Explore the material |
1. List every chore the text about cleaning a childhood home says was done in the bedroom.
2. In the text about cleaning a childhood home, what caused the pine thicket in the backyard to disappear?
3. Pick up the text about cleaning a childhood home after its final sentence and keep writing in the same voice.

My mother recently had a hip replacement. In fact, it was so recent that she is still recovering in the hospital. There were things at my parent's house that needed to be done before she comes home so my younger sister and I met at our childhood home to do some work together. It is funny but being there cleaning brought back so many memories. My precious J was working right along side us, of course. Even though there were four of us in the house it was quiet for the most part. We just happened to be working in a bedroom that my sister and I had each used as a bedroom at some point while growing up in that house. We changed sheets, rearranged furniture, took down wallpaper, and cleaned paneling. We tried to imagine how many times we cleaned those same walls growing up.
While in the kitchen cleaning I walked to the back door and looked out into the backyard where we spent so many days playing in the sun. The pine thicket where we played and built pine straw houses is now gone--the victim of one too many wind storms. The backyard that at one time seemed huge now looks small and sad. It was once filled with a clothesline full of freshly washed clothes, a swingset, and the laughter and arguings of three little girls and one agrivating big brother. Those things have long been gone from the yard and it sits now as if it is grieving the loss of those wonderful days.

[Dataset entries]
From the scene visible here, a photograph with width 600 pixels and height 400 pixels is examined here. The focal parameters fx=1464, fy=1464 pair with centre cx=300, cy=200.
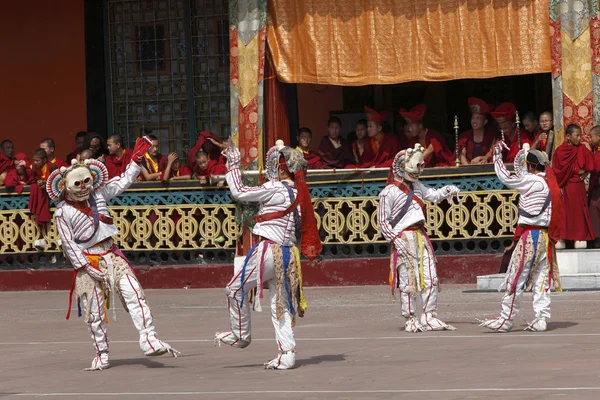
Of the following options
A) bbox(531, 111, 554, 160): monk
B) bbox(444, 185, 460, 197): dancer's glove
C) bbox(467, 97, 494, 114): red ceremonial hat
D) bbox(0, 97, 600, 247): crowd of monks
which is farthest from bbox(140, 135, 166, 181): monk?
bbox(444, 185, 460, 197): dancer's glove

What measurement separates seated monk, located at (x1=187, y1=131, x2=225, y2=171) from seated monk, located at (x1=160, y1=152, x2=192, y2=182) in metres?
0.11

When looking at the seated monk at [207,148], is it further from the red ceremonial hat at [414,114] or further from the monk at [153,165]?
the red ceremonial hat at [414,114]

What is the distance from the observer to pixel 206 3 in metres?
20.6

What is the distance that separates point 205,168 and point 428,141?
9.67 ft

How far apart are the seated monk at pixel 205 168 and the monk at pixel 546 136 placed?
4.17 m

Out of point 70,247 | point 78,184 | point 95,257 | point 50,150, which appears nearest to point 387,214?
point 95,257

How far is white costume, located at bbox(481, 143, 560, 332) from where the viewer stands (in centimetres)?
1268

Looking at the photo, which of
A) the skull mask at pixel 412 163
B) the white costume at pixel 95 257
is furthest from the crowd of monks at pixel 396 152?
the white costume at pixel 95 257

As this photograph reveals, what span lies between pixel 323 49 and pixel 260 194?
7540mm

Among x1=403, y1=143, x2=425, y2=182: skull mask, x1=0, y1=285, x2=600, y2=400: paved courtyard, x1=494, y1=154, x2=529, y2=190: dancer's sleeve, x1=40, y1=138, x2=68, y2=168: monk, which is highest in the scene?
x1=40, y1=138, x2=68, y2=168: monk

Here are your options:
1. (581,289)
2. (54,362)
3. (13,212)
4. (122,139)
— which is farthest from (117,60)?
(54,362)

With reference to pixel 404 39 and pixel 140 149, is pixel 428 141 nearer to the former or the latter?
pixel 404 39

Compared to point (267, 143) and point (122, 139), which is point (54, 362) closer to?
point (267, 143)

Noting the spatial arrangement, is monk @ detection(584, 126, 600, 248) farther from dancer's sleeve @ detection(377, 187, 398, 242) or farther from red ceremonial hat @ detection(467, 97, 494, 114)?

Answers for the tasks |
1.
- Changed sheets
- Rearranged furniture
- Took down wallpaper
- Cleaned paneling

2. It was the victim of one too many wind storms.

3.
I couldn't hold back the tears that flooded my eyes as I looked out at my old friend. I mourned the loss of the days that passed by much too fast, the days of butterflies, honeysuckle, and lightning bugs. I pulled myself away from the clutches of the memories that held me to the view of the emptiness and death of what was once a beautiful place of dreams and wishes. I walked across the kitchen and peered out the window, the place where my mother stood so many times and cried a mother's tears--the crying window. I, too, shed a few tears at that window growing up. It is the only window in the house that faces the crossroads just one house down from ours. To me those crossroads symbolize the paths life had to offer my mother's children. There were four of us and each of us had a different path that lead us away. So much looked the same as I looked out that window yet so much has changed.
I tried to get my sister to spend the night with me in our parent's house that night, just the two of us. After looking at me like I was crazy and asking if I was serious she said, "Do you remember how scary this house is after dark? I'm not staying here all night." The truth is I do remember how scary that house is when the sun goes down. So, I laid down on my mother's bed, looked up at the old familiar light fixture from my childhood, soaked in one more moment, and for the briefest second I was a little girl again.